━━━ Te bestuderen tekst ━━━

Altijd zonnig, nooit te warm: verslag van een ‘coolcation’ in de Noorse stad Tromsø
Hartje zomer, 350 kilometer boven de noordpoolcirkel, baadt de Noorse stad Tromsø, de officieuze hoofdstad van het noordpoolgebied, in een eindeloos middernachtzonnetje. Tot groot jolijt van de toeristen, die er zelfs midden in de nacht op excursie kunnen.
‘Niks dan champagne en spektakel’, zo omschreef de Noorse dichter Bjørnstjerne Bjørnson, tekstschrijver van het lokale volkslied, de stad Tromsø. Woorden van meer dan 120 jaar oud die vandaag vanzelfsprekender klinken dan ooit tevoren. ‘Champagne en spektakel’, hoor ik mezelf haast bevestigend fluisteren in het glazen bakje van de Fjellheisen Cable Car die me laat op de avond – al bestaan avonden en nachten hier niet van eind mei tot eind juli – naar de top van de berg Storsteinen brengt, waar me het allermooiste zicht op de stad wacht.

━━━

▶ _Opdracht_
Beantwoord met behulp van het verslag over Tromsø de volgende vragen:
(a) Hoeveel kilometer boven de noordpoolcirkel ligt Tromsø?
(b) Van welk lied schreef Bjørnstjerne Bjørnson de tekst?
(c) Naar de top van welke berg gaat de Fjellheisen Cable Car?

━━━ Geselecteerde regels ━━━

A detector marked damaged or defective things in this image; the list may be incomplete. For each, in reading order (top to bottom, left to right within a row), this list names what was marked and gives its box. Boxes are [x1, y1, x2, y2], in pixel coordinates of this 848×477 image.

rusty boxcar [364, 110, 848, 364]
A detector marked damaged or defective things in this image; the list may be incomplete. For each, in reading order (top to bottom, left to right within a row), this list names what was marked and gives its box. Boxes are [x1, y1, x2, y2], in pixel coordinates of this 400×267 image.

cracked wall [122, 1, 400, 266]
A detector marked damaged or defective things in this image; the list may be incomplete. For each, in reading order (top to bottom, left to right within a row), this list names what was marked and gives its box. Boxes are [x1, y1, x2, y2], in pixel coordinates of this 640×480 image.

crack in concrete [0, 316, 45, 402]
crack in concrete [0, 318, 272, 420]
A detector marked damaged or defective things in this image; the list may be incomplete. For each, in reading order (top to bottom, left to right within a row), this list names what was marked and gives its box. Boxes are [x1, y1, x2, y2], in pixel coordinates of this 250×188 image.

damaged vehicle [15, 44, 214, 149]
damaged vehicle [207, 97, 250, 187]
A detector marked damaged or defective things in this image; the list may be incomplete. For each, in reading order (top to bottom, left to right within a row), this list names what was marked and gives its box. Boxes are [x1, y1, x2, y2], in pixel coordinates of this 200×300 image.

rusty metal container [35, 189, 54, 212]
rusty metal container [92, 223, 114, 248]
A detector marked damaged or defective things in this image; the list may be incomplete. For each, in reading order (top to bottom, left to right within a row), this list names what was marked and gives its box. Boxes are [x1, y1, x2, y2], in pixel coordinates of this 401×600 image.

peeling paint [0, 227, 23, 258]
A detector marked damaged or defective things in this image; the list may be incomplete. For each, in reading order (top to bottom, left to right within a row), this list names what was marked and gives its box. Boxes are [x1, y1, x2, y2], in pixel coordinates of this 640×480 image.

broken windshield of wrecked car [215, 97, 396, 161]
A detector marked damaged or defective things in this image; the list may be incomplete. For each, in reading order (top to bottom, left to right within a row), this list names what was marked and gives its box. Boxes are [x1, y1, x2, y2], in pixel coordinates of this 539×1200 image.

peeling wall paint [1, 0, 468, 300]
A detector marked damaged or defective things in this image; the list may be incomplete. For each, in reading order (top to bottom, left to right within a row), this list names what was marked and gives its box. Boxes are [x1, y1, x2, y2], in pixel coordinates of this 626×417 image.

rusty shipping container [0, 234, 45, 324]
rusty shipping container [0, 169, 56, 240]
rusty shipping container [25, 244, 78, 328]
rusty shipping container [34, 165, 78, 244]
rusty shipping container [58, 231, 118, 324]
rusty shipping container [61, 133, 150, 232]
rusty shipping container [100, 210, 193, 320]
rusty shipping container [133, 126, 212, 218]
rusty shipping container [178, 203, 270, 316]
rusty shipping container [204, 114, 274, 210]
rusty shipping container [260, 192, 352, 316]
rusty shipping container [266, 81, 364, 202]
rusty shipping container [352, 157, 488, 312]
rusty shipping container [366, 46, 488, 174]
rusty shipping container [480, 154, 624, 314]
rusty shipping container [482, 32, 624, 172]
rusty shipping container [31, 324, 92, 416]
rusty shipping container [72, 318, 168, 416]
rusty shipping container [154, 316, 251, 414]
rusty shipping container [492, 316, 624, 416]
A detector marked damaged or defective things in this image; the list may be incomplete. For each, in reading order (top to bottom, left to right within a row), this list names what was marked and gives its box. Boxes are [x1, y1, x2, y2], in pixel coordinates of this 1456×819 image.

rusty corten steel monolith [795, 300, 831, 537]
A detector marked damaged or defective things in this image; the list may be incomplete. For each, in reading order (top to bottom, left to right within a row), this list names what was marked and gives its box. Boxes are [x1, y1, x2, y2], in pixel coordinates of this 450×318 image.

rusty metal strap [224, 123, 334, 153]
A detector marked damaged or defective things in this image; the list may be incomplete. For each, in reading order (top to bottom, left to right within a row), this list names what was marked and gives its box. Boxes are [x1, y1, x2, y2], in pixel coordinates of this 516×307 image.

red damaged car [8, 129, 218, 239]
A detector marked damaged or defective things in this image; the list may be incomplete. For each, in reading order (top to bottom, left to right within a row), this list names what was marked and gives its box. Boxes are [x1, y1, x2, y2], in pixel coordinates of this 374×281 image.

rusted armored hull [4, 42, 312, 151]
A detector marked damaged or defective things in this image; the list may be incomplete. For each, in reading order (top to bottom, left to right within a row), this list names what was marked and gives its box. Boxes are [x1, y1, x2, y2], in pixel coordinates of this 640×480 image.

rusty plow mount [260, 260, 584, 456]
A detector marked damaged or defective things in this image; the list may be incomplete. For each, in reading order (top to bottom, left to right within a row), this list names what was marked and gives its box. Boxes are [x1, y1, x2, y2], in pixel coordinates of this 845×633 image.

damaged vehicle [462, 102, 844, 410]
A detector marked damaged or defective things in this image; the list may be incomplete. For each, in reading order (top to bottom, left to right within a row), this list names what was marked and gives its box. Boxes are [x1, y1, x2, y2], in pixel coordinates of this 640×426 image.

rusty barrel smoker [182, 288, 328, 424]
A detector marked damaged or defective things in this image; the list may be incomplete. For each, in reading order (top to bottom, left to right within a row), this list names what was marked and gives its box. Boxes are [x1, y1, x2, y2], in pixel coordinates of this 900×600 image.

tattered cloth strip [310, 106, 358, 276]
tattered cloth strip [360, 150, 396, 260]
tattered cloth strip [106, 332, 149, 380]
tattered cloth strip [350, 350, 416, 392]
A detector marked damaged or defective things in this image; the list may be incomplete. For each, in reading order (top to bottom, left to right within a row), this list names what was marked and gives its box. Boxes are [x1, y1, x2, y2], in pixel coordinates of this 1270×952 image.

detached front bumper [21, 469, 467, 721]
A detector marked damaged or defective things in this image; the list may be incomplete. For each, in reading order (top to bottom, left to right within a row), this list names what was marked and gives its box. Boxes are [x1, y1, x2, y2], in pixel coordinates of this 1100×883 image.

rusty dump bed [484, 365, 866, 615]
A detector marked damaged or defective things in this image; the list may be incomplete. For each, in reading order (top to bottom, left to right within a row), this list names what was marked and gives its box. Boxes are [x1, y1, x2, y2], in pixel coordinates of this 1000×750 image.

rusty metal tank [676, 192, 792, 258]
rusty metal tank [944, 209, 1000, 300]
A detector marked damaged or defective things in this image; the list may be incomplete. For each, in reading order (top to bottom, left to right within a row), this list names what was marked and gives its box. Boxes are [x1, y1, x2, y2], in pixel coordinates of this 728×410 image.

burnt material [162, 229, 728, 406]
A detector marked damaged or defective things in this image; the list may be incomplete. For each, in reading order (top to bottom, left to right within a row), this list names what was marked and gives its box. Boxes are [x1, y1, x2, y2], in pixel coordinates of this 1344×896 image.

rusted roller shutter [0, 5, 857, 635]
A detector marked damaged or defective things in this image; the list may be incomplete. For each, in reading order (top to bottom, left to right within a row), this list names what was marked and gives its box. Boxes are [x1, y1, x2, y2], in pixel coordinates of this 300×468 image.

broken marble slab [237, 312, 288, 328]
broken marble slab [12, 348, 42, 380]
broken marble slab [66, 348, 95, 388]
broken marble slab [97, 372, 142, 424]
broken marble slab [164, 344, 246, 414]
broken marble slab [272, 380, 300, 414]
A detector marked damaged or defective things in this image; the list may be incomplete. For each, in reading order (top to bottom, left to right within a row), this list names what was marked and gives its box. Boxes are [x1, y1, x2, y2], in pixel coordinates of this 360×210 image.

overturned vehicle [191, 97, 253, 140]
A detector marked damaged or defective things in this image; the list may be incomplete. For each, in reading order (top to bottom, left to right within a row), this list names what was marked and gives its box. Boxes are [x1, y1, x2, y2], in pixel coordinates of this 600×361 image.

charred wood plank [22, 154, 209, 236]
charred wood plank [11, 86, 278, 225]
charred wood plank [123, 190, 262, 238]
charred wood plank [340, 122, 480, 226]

━━━

▶ _Het antwoord_
(a) 350 kilometer
(b) Het lokale volkslied
(c) Storsteinen